Many people are afraid of radiation. They think of it as an invisible, man-made, deadly force, and this fear often underpins opposition to nuclear power.
In fact, most of the radiation is natural and life on Earth would not be possible without it.
In nuclear energy and nuclear medicine, we have simply harnessed radiation for our own use, just as we harness fire or the medicinal properties of plants, which also have the power to do harm.
Unlike some toxins found in nature, humans have evolved to live with low doses of radiation, and only relatively high doses are harmful.
A good analogy for this is paracetamol: one tablet can cure your headache, but if you take a whole box at once, it can kill you.
The Big Bang, which occurred almost 14 billion years ago, generated radiation in the form of atoms known as primordial radionuclides (in this case primordial refers to the beginning of time).
These are now part of everything in the universe. Some have very long physical half-lives.
The half-life is the measure of how long it takes for half of its radioactivity to disintegrate: for a radioactive form of thorium it is 14,000 million years, for one of uranium 4,500 million and one of potassium 1,300 million.
Primordial radionuclides are still present today in rocks, minerals, and soil .
Its decomposition provides a source of heat inside the Earth, turning its molten iron core into a convection dynamo that maintains a magnetic field strong enough to protect us from cosmic radiation that would otherwise wipe out life on Earth. the planet.
Without this radioactivity, the Earth would have gradually cooled down to a dead rocky globe with a ball of cold iron in the center, and life would not exist.
Radiation from space interacts with elements in the Earth’s upper atmosphere and some surface minerals to produce new “cosmogenic” radionuclides, which include well-known forms of hydrogen, carbon, aluminum, and other elements.
Most decay quickly, except for a radioactive form of carbon whose half-life of 5,700 years allows archaeologists to use it for radiocarbon dating.
Primordial and cosmogenic radionuclides are the source of most of the radiation that surrounds us.
Plants absorb radiation from the ground, and it is found in foods such as bananas, beans, carrots, potatoes, peanuts, and Brazil nuts.
Beer, for example, contains a radioactive form of potassium, but only about a tenth of that is found in carrot juice.
Most of the radionuclides in food pass through our body and are eliminated, but some remain for some time (their biological half-life is the time it takes for our body to eliminate them).
That same radioactive form of potassium emits high-energy gamma rays as it decays and escapes the human body, ensuring that we are all slightly radioactive.
Living with radioactivity
Historically, we have not been aware of the presence of radioactivity in our environment, but our bodies naturally evolved to live with it.

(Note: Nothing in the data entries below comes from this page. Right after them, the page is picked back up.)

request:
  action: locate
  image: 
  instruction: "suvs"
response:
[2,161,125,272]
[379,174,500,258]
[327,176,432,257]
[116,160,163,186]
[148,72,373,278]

Our cells have developed protective mechanisms that stimulate DNA repair in response to radiation damage.
Natural radioactivity was first discovered by French scientist Henri Becquerel in 1896.
The first man-made radioactive materials were produced by Marie and Pierre Curie in the 1930s and have been used in science, industry, agriculture, and medicine ever since.
For example, radiation therapy remains one of the most important methods of treating cancer.
To increase the potency of therapeutic radiation, researchers are currently trying to modify cancer cells so they are less able to repair themselves.
We use radioactive material for both diagnosis and treatment in “nuclear medicine”.
Patients are injected with specific radionuclides depending on the part of the body where treatment or diagnosis is needed.
Radioactive iodine, for example, accumulates in the thyroid gland, while radium accumulates mainly in the bones.
The emitted radiation is used to diagnose cancerous tumors. Radionuclides are also used to treat cancer by directing emitted radiation at a tumor.
The most common medical radioisotope is 99mTc (technetium), which is used in 30 million procedures each year worldwide.
Like many other medical isotopes, it is artificial, derived from a parent radionuclide that is itself created from the fission of uranium in a nuclear reactor.
Radiation fear could boost fossil fuels
Despite the benefits that nuclear reactors offer us, people fear the radiation they generate, either from nuclear waste or from accidents such as Chernobyl or Fukushima.
But very few people have died from nuclear power generation or accidents compared to other primary energy sources.
We are concerned that fear of radiation is harming climate mitigation strategies.
For example, Germany currently generates about a quarter of its electricity from coal, but considers nuclear power dangerous and is shutting down the remaining nuclear power plants.
But modern reactors generate minimal waste.
This waste, along with legacy waste from old reactors, can be immobilized in cement and glass and disposed of underground.
Radioactive waste also does not generate carbon dioxide, unlike coal, gas or oil.
We now have the understanding to safely harness radiation and use it for our benefit and that of our planet.
By fearing it so much and rejecting nuclear energy as a primary energy source, we risk being dependent on fossil fuels for longer.
This not radiation is what puts us and the planet in the greatest danger.